If the description by Herodotus of the event is read as a solar eclipse, then based on modern astronomical calculations, it can be identified with an eclipse on 28 May 585 BC which peaked over the Atlantic Ocean at , whose umbral path reached southwestern Anatolia in the evening hours. For the location of the battle, some scholars assume the Halys River, as it was located in the border region between both kingdoms, and is just within the error margin of the eclipse's computed path.

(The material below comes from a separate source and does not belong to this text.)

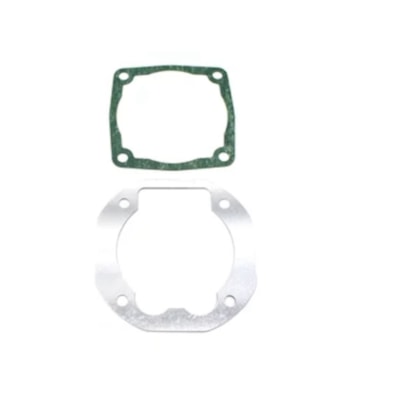 image_612267f7-e2c1-42b1-8514-97034ff3879b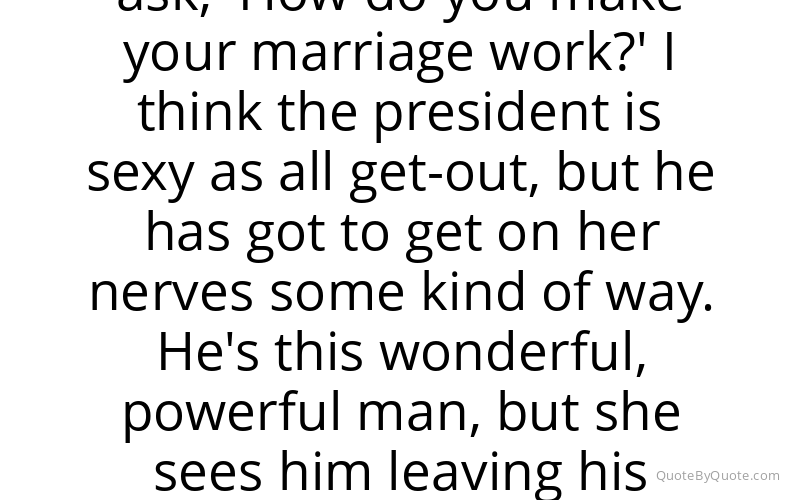 Preview image for this quote by Sherri Shepherd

American writer Isaac Asimov described this battle as the earliest historical event whose date is known with precision to the day, and called the prediction "the birth of science". Other dates have been suggested, such as 21 September 582 BC or 16 March 581 BC.

However, such a reading is disputed by some historians of science. At the time of Thales' purported prediction, it was not yet known that eclipses were caused by the Moon coming between the Earth and the Sun, a fact that would not be discovered until over a century later by either Anaxagoras or Empedocles. If the account is true, it has been suggested that Thales would have had to calculate the timing of any eclipse by recognizing patterns in the periodicities of eclipses. It has been postulated that Thales may have used the Saros cycle in his determination, or that he may have had some knowledge of Babylonian astronomy. However, Babylonians were far from being able to predict the local conditions of solar eclipses at that point, which makes this hypothesis highly unlikely. At the time, there was no known cycle that could be reliably used to predict an eclipse for a given location and, therefore, any accurate prediction would have been down to luck.

Others are skeptical of other details of the story. The eclipse would have occurred shortly before sunset at any plausible site of the battle, and it was very uncommon for battles to take place at that time of day. Furthermore, based on the list of Medean kings and their regnal lengths reported elsewhere by Herodotus, Cyaxares died 10 years before the eclipse.

An alternative theory is that the solar eclipse story is a misinterpretation of Herodotus's text, and that the battle might have instead been disrupted by a lunar eclipse just before moonrise, at dusk. If the warriors had planned their battle activities expecting a full moon as in the previous few days, it would have been a shock to have dusk fall suddenly as an occluded Moon rose. If this theory is correct, the battle's date would not be 585 BC (date given by Pliny based on date of solar eclipse), but possibly 3 September 609 BC, or 4 July 587 BC, dates when such dusk-time lunar eclipses did occur.